-- Text to read start --

# morehead city next weekend



## e-mag (Jun 15, 2006)

i need advice on how to fish for grouper.thanks.


----------



## AtlantaKing (Jul 7, 2002)

Which boat? If this is your first time, the mates on the boats should be able to hook you up right.


----------



## e-mag (Jun 15, 2006)

i have been prob dozen times but the last time was 13 years ago.continental shelf and capt dick's.that was aaaa longggg time agooo.


----------



## AtlantaKing (Jul 7, 2002)

4/0 Senator on a heavy boat rod, 50lb mono or braid, 8-10oz egg sinker, 2/0 swivel (225lb test), 4' of 80lb mono leader, 6/0 live bait hook and a big chunk of cut bait, or a live pinfish. Drop it down and hold on!


----------



## Big Rad (May 19, 2003)

*Catch a little one*

Shhhhhhhh Cut em in half and put him on a bigger hook......They such cannibals  

only if'n the mate says you can though 

.


----------



## e-mag (Jun 15, 2006)

anymore advice for them groupers and mahi-mahi


----------



## AtlantaKing (Jul 7, 2002)

I thought you would have already gone...weren't you going this past weekend? If you can wait a weekend or two, would you be interested in carpooling? I'm dying for some grouper pullage!  

For mahi mahi, it's a quick shot kind of thing: they tend to swim up to the boat to investigate, so you'd be well advised to keep a medium spinning rod already rigged with a small hook on a Fluoro leader, no weight no swivel. When you see the mahi mahi swim up, quickly grab the spinning rod, hook on a chunk of bait and gently lob it in the mahi mahi's direction. Open the bail and let the bait slowly sink. :fishing:


----------



## e-mag (Jun 15, 2006)

I'm leaving tommorow night .We will hook up next time.My wife been good to me lately!!Thanks Again


----------



## AtlantaKing (Jul 7, 2002)

Ahh, I see. I hope you have calm winds, fair seas and great luck.


----------



## Big Rad (May 19, 2003)

-- Text to read end --
-- Extracted information start --

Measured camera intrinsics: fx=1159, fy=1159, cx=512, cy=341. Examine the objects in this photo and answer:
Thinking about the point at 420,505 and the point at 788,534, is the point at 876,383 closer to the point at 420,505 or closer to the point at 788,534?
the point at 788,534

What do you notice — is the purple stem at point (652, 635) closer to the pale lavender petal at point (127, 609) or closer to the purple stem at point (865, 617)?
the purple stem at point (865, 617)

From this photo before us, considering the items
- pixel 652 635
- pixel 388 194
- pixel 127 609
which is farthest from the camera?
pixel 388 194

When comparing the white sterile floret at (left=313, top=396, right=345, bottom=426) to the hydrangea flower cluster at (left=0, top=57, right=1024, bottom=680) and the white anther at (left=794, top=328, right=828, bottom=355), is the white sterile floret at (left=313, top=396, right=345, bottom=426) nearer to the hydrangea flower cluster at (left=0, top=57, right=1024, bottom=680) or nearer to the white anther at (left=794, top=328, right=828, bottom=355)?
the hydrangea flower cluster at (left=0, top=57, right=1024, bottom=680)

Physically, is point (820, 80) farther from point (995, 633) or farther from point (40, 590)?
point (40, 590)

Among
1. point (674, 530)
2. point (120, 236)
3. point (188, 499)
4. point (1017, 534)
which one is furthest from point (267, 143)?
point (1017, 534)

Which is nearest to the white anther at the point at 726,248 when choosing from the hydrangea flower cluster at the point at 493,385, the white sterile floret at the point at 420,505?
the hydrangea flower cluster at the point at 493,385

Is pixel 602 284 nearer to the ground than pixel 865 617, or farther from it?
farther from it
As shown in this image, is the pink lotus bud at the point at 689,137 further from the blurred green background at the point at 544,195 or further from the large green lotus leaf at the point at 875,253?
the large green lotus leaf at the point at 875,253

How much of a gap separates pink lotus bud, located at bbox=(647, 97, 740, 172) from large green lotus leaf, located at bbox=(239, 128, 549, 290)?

-- Extracted information end --

--- Short problem ---
Quote the fishing thread word for word, starting with the passage containing "anymore advice for" and ending with "some grouper pullage!". Nothing in the listing is needed.

--- Task answer ---
anymore advice for them groupers and mahi-mahi


----------



## AtlantaKing (Jul 7, 2002)

I thought you would have already gone...weren't you going this past weekend? If you can wait a weekend or two, would you be interested in carpooling? I'm dying for some grouper pullage!